I have fallen out of love with the world. I feel like most of my life I spent carefully cultivating good will towards men. I always tried to assume the best of folks, and when I found out the truth of folks tried to be philosophical about it.

But after trump and the lockdown - shit, going back to the newt gingritch era of American governance - I see my fellow man consciously deciding to be awful again and again and again.

"When I look up, I see people cashing in. I don't see heaven or saints or angels. I see people cashing in on every decent impulse and every human tragedy."

These are the people I'm creating stuff for. It makes me sad and so tired.

I am truly trying to do better right now but mmmMMmmmm I'm not feeling better. I'm not feeling good. I'm failing to see the point, I'm loosing whole days to regret and magical thinking.

KK out for now. Thanks for listening, SG, y'all got my love.

best,

Punkinhead

Taoist Thought of the Day: Life and death are nothing to the true people of Tao, nothing can touch them.

Pet Report: Our dog would rather spend time with my mother-in-law. They are true best friends. I had a moment this week where my wife and I were honestly discussing the possibility of letting the dog go to live with her full time. I knew not to hope but even knowing it would never happen my heart lifted up. This is the first dog I've ever had that while I love her very much, I do not like her. She's staying, of course. I have two cats now whom I love deeply and who my dog can't stop antagonizing for more than moments at a time.
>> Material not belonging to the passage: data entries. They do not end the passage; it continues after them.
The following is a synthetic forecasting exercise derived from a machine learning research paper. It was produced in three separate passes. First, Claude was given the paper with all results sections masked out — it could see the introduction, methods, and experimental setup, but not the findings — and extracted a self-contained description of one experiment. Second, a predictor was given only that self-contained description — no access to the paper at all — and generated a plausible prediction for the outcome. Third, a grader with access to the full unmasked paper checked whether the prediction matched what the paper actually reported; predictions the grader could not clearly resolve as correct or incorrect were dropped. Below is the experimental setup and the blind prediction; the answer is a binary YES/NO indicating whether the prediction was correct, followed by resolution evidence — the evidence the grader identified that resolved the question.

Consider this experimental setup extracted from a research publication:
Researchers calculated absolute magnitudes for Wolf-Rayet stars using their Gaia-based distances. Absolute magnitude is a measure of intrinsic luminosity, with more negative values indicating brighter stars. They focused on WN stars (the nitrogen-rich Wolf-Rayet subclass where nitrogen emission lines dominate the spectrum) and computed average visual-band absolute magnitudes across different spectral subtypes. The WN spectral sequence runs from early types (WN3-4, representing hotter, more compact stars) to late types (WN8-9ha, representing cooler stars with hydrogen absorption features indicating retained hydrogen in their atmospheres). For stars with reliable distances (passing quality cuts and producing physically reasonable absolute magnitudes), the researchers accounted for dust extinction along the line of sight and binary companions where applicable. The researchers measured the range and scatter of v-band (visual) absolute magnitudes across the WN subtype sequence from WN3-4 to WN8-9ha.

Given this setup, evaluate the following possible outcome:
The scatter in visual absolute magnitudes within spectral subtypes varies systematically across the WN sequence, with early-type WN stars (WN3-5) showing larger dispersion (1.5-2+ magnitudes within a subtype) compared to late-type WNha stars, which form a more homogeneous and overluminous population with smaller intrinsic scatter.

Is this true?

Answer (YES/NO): NO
Currently digging: Stress eating, getting fucked up right after work, excuses.

VIEW 9 of 9 COMMENTS
punkinhead:
DM me everything! Let's catch up.
Jul 6, 2021
gadget:
Dude, I feel you. I've been struggling for a while but it just seems to keep getting deeper, the why. I'm even starting to turn into one of those apathetic fucks. It's hard to keep fighting for what's right when everyone else so easily does the opposite, thereby ruining any dent you put in the turd pile that is the world. On a level maybe this is what makes it easier for us to embrace old age and the impending visit from the grim ripper. People should truly be ashamed of themselves. At least if you're stress eating you're not wasting away. I find it so hard to even want to ingest things, and that's something that used to bring me the most joy. Tasty eating. Alas... so it goes. One of the biggest things that helps get me through is thinking about the multiverse. I'm thinking this is just a moderately fucked dimension. I try to focus on the fact that there is bound to be an euphoric dimension. Where my mother never left when we were kids and the patriarchy never existed. That kind of thing. My biggest ideation for years has been when I die I want to become a cloud. To the point where I was brainstorming on how I would have to go about things so that would be most likely to happen (I know). I recently started working on a film series where I double expose myself with clouds. That's been surprisingly therapeutic.